- _TASK DESCRIPTION_: Copy out every entry below as text only, leaving out the pictures, and put "Tee" in place of "T-Shirt" while keeping everything else the same.

-*-*-

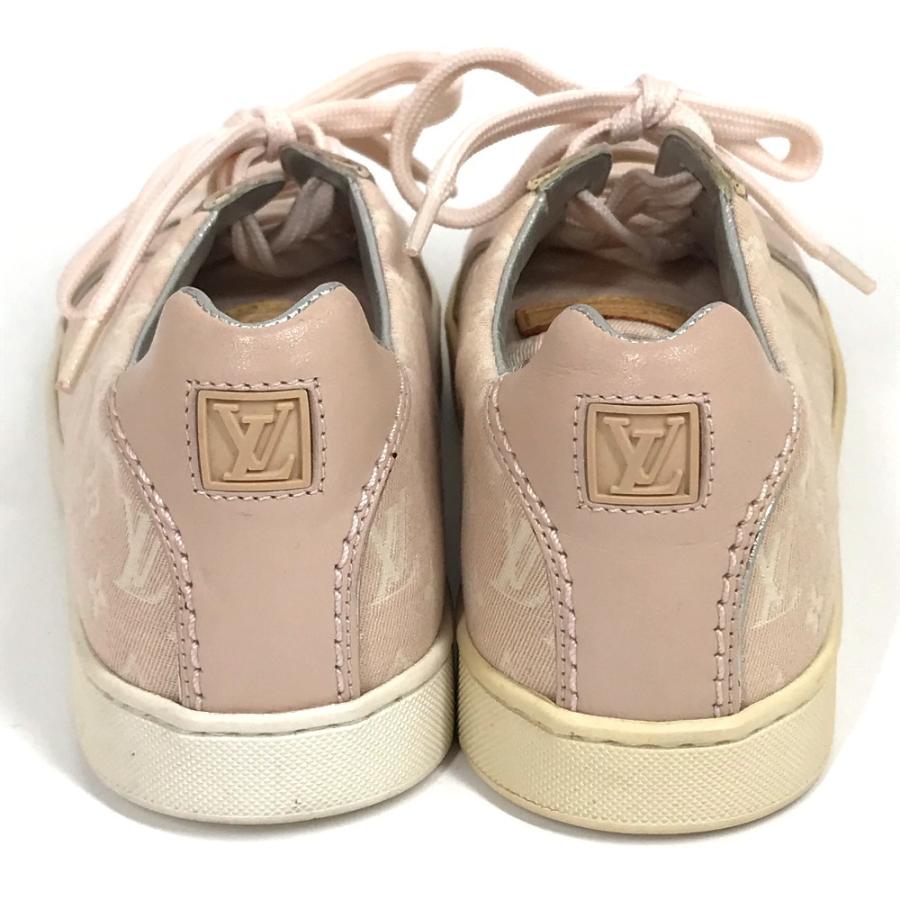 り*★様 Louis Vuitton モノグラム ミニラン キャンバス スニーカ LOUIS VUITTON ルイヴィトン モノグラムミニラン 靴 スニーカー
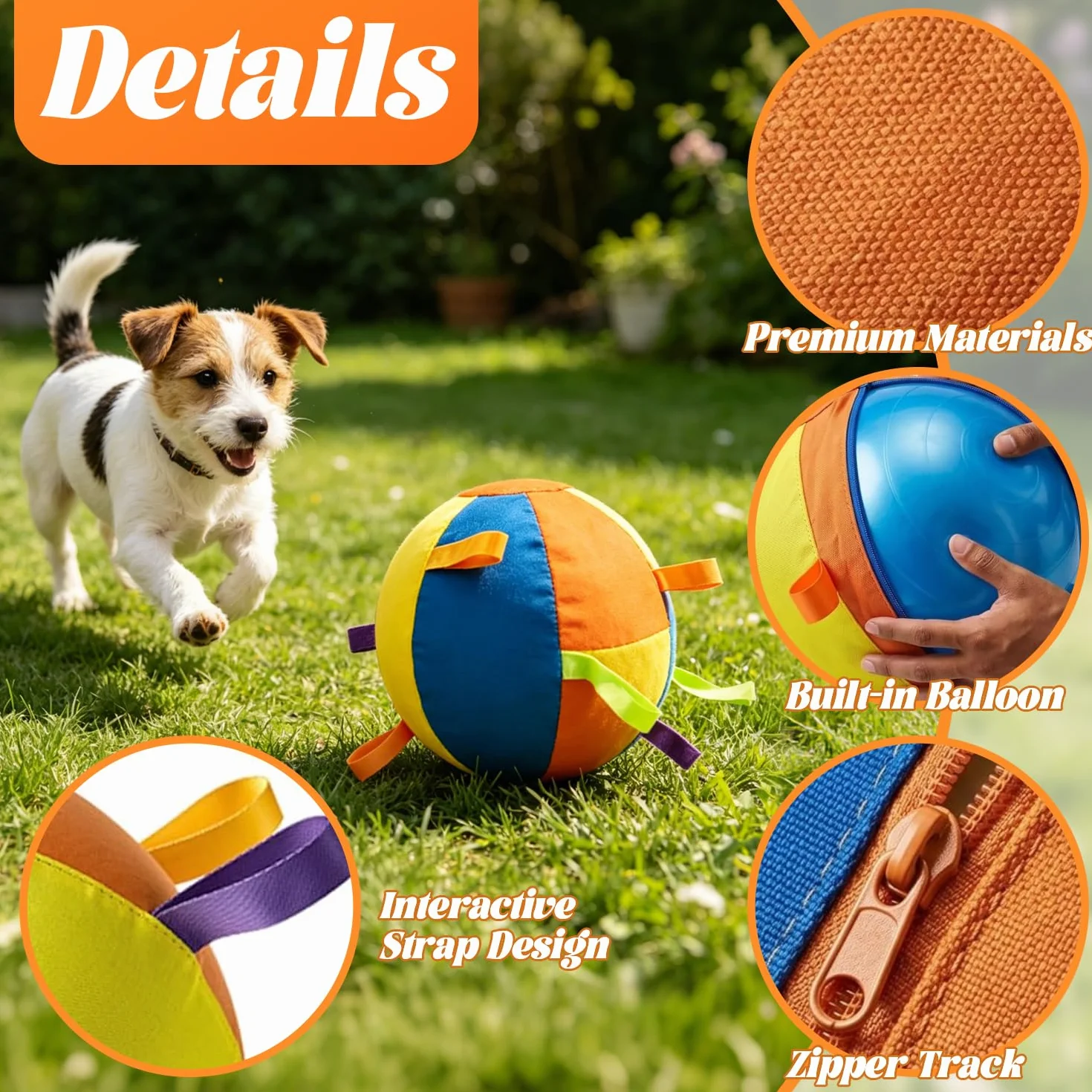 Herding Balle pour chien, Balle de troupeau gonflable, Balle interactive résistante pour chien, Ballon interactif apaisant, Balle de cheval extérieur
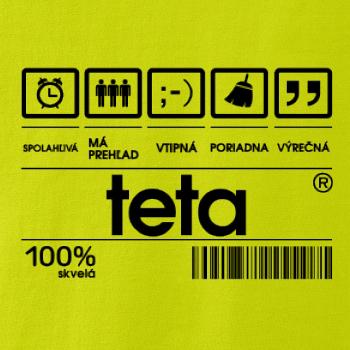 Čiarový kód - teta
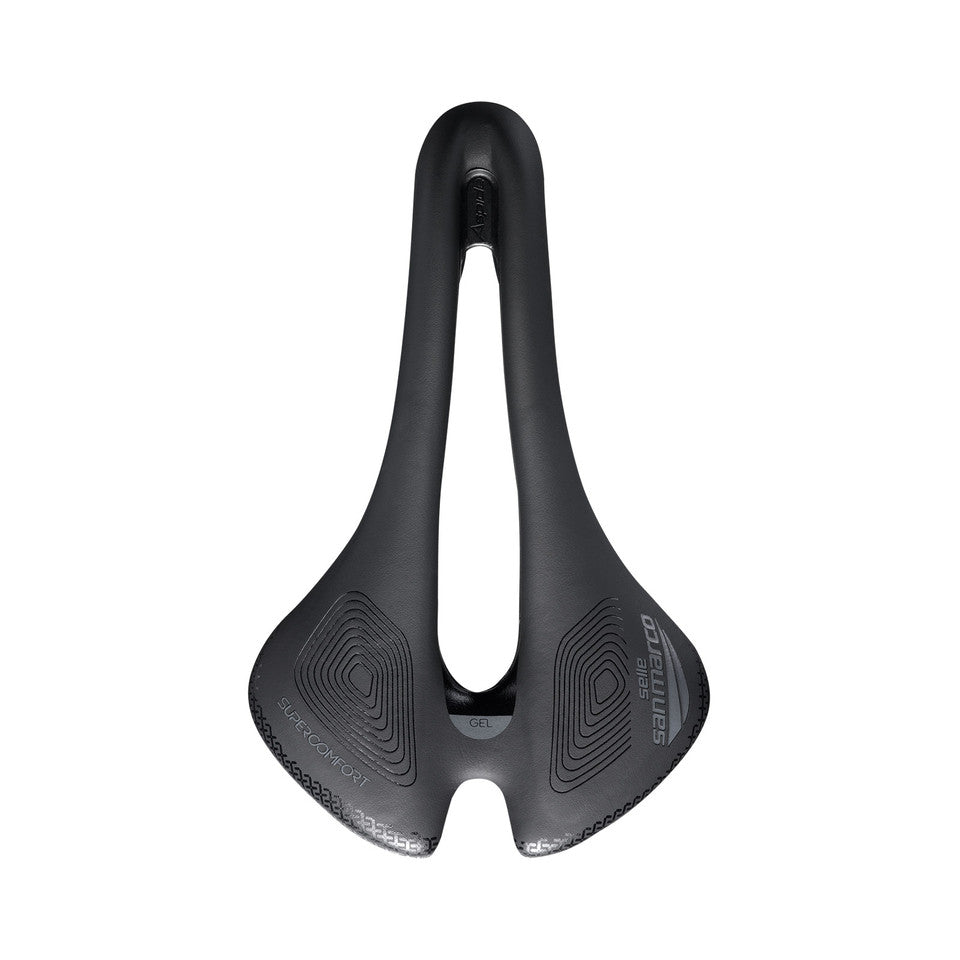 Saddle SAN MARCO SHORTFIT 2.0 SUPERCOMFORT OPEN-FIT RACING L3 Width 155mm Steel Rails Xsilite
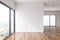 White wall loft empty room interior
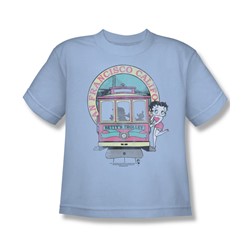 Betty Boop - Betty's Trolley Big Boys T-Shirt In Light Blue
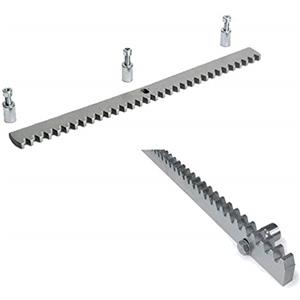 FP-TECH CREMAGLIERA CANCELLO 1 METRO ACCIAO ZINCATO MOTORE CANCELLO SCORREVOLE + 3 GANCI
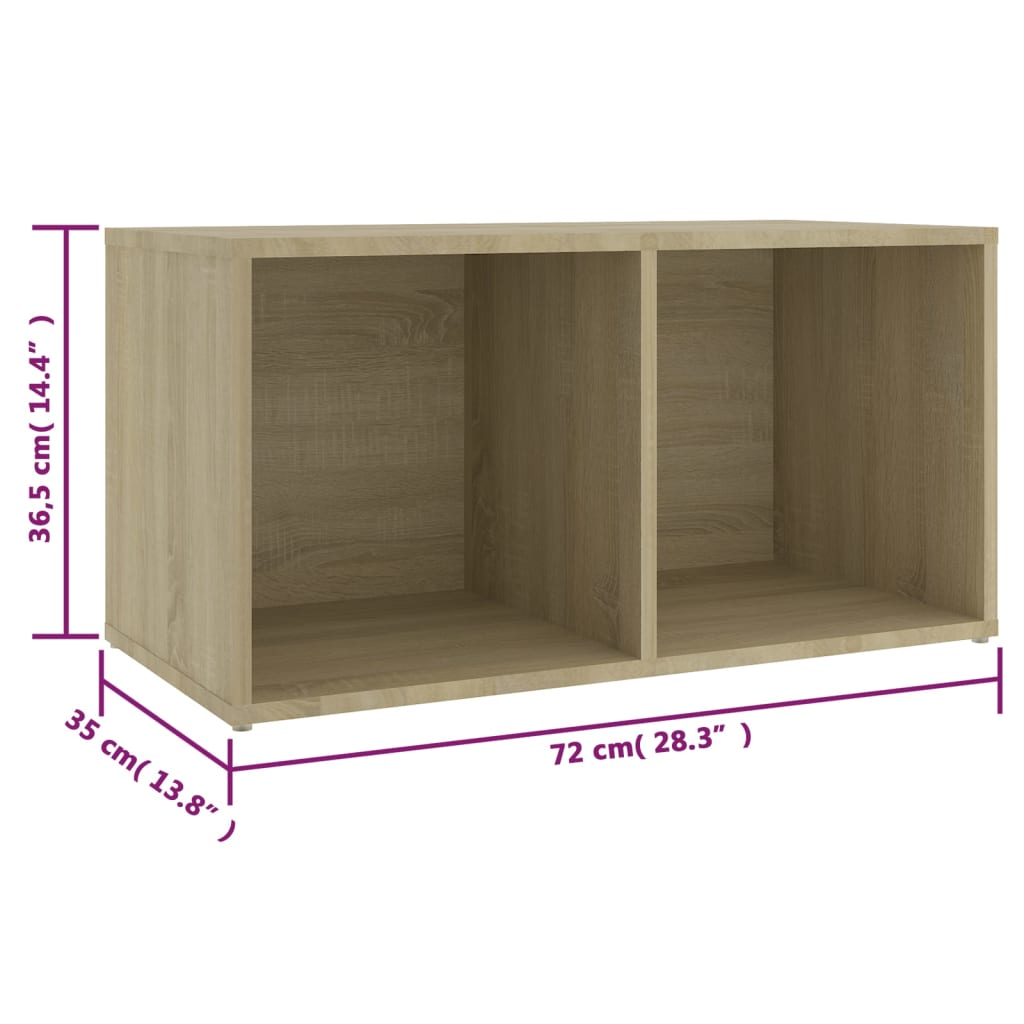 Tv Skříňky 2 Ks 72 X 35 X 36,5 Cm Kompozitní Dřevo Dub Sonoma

-*-*-

- _TASK OUTPUT_:
 り*★様 Louis Vuitton モノグラム ミニラン キャンバス スニーカ LOUIS VUITTON ルイヴィトン モノグラムミニラン 靴 スニーカー
 Herding Balle pour chien, Balle de troupeau gonflable, Balle interactive résistante pour chien, Ballon interactif apaisant, Balle de cheval extérieur
 Čiarový kód - teta
 Saddle SAN MARCO SHORTFIT 2.0 SUPERCOMFORT OPEN-FIT RACING L3 Width 155mm Steel Rails Xsilite
 White wall loft empty room interior
 Betty Boop - Betty's Trolley Big Boys Tee In Light Blue
 FP-TECH CREMAGLIERA CANCELLO 1 METRO ACCIAO ZINCATO MOTORE CANCELLO SCORREVOLE + 3 GANCI
 Tv Skříňky 2 Ks 72 X 35 X 36,5 Cm Kompozitní Dřevo Dub Sonoma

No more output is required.